Editor’s note: Read a related story about the long history of Native Hawaiian protests.

MAUNA KEA, Hawaii — Mahi’ai Dochin and Kamuela Park follow long-time activist Walter Ritte up Mauna Kea Access Road in the dark, early morning.

Dochin can only make out the silhouette of the summit against the night sky. Ritte is leading the group of eight to a cattle guard, where they’ll soon be chained for much of the day to buy time for protesters to organize by distracting law enforcement officers.

Temperatures are in the 40s, and Dochin and Park are some of the youngest in the huddled group, which includes Ritte along with some of their kumu, or teachers, such as Noelani Goodyear-Kaopua and Kaleikoa Ka’eo.

Dochin crawls under the cattle guard, and his wrists are soon bound to the grate. He has a unique perspective on the whole enterprise — he’s the only one chained below the cattle guard. 

Left, TMT demonstrators Kamuela Park and the guy under grate is Mahi’ai Dochin from Kamuela chained to the cattle grate along Mauna Kea Access Road.
Kamuela Park, left, looks down at his friend, Mahi’ai Dochin, while the two are strapped to a cattle guard on Mauna Kea in July. Cory Lum/Civil Beat

“You think we’re getting arrested?” Park asked, looking down at Dochin.

“There’s no doubt in my mind we’re getting arrested,” he said.

Listed entries —

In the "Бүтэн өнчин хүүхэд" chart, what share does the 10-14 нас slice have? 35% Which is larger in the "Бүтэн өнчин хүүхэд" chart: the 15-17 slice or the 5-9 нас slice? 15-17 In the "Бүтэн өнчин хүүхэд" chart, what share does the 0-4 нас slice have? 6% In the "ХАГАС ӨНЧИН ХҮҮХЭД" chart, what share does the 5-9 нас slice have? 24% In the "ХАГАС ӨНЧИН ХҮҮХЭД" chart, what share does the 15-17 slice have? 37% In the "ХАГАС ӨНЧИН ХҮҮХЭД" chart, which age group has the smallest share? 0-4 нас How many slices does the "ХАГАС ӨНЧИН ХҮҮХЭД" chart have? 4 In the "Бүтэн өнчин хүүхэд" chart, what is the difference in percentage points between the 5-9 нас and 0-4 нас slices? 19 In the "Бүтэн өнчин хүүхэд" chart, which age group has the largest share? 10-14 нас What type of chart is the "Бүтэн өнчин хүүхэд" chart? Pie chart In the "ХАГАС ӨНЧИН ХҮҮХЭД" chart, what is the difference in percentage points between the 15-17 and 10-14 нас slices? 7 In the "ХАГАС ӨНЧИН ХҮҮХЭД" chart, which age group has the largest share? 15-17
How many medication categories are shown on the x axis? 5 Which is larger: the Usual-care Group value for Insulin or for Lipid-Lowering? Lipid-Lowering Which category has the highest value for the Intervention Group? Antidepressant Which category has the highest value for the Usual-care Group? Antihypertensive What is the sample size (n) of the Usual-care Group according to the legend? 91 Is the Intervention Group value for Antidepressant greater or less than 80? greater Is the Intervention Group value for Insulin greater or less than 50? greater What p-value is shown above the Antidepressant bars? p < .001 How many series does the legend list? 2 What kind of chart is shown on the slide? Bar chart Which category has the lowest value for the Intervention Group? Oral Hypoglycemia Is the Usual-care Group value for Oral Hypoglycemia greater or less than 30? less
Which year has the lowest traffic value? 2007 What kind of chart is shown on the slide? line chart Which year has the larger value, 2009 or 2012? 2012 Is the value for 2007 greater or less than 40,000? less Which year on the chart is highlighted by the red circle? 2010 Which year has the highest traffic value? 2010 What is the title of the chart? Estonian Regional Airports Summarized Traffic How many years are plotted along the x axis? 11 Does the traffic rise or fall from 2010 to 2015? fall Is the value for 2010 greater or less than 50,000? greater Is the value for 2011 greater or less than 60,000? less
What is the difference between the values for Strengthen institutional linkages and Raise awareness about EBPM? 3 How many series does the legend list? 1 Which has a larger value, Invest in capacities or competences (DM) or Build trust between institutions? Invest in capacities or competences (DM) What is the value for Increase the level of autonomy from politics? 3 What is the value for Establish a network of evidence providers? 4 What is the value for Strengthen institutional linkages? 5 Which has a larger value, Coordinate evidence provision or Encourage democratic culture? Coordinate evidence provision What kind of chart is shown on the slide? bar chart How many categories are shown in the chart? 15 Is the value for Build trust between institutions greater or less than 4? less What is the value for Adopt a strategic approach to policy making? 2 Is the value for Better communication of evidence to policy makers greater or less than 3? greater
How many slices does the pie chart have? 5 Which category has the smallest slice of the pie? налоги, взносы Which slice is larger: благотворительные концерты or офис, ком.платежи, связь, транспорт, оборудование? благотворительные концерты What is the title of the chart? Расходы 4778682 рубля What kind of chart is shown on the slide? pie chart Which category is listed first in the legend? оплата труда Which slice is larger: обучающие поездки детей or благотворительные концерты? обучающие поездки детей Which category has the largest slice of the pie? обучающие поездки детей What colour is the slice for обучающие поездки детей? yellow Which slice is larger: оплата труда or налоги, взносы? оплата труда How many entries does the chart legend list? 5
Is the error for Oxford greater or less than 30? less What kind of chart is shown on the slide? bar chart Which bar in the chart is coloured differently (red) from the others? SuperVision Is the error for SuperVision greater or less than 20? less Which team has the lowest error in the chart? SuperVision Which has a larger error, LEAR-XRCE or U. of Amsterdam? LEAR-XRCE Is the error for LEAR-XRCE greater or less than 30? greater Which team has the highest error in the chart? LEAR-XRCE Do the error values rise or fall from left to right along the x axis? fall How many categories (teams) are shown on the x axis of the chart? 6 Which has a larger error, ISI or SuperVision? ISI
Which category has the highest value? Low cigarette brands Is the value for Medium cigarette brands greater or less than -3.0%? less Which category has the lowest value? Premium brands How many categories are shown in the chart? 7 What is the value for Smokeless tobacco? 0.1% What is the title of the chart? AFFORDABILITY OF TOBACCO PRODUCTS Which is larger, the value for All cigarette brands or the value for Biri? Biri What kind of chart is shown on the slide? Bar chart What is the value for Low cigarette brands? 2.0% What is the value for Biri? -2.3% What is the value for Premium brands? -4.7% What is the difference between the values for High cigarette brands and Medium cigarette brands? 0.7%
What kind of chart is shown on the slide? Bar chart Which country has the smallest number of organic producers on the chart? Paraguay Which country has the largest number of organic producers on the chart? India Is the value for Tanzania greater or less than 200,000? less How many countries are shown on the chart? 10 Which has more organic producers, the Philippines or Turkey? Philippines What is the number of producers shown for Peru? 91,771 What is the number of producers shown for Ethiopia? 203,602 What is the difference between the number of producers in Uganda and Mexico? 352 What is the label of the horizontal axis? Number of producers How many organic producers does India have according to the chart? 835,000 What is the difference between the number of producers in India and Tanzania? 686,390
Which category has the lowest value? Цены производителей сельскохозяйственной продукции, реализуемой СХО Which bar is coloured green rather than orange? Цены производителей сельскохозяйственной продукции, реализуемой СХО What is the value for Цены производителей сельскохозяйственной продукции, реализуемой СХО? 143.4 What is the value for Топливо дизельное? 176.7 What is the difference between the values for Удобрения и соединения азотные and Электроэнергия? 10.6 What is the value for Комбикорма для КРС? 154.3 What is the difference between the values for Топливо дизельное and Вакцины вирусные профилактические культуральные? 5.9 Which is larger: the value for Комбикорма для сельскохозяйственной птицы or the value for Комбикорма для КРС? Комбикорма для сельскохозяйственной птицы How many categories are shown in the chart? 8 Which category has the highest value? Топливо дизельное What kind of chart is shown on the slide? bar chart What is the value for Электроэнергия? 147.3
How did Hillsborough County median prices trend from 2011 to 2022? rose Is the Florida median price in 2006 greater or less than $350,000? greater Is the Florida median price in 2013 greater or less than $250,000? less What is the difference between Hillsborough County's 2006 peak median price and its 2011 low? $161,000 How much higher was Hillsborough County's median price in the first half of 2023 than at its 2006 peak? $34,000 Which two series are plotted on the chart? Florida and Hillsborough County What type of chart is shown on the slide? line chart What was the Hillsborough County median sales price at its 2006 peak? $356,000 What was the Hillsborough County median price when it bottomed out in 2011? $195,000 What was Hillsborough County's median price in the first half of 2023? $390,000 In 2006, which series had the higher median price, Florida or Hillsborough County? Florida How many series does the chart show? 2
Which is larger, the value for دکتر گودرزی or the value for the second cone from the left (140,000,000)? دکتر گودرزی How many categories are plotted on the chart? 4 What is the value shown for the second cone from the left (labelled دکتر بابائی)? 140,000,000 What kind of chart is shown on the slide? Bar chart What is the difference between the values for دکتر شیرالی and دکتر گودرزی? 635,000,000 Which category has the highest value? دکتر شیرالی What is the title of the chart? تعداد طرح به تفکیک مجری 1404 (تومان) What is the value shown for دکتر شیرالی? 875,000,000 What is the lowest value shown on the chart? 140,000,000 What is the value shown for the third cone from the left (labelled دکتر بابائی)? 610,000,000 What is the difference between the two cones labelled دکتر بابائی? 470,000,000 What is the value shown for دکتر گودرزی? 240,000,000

Instruction A —
Answer these about the Mauna Kea article:
(i) How many people are in the group Ritte leads to the cattle guard?
(ii) What are the temperatures that morning?
(iii) What does the word kumu mean?
Instruction B —
Write out again the part of the Mauna Kea article between "MAUNA KEA, Hawaii" and "and Kaleikoa Ka’eo.", inclusive.
Instruction C —
Sum up the Mauna Kea article in two sentences.
Work only from the Mauna Kea article, not from the lines.

Final answer A —
(i) Eight.
(ii) In the 40s.
(iii) Teachers.

Final answer B —
MAUNA KEA, Hawaii — Mahi’ai Dochin and Kamuela Park follow long-time activist Walter Ritte up Mauna Kea Access Road in the dark, early morning.

Dochin can only make out the silhouette of the summit against the night sky. Ritte is leading the group of eight to a cattle guard, where they’ll soon be chained for much of the day to buy time for protesters to organize by distracting law enforcement officers.

Temperatures are in the 40s, and Dochin and Park are some of the youngest in the huddled group, which includes Ritte along with some of their kumu, or teachers, such as Noelani Goodyear-Kaopua and Kaleikoa Ka’eo.

Final answer C —
In the dark, early morning, long-time activist Walter Ritte leads a group of eight, including Mahi’ai Dochin and Kamuela Park, up Mauna Kea Access Road to a cattle guard, where they will be chained to distract law enforcement and buy time for protesters to organize. With Dochin bound beneath the grate, Park asks whether they will be arrested, and the reply is that there is no doubt of it.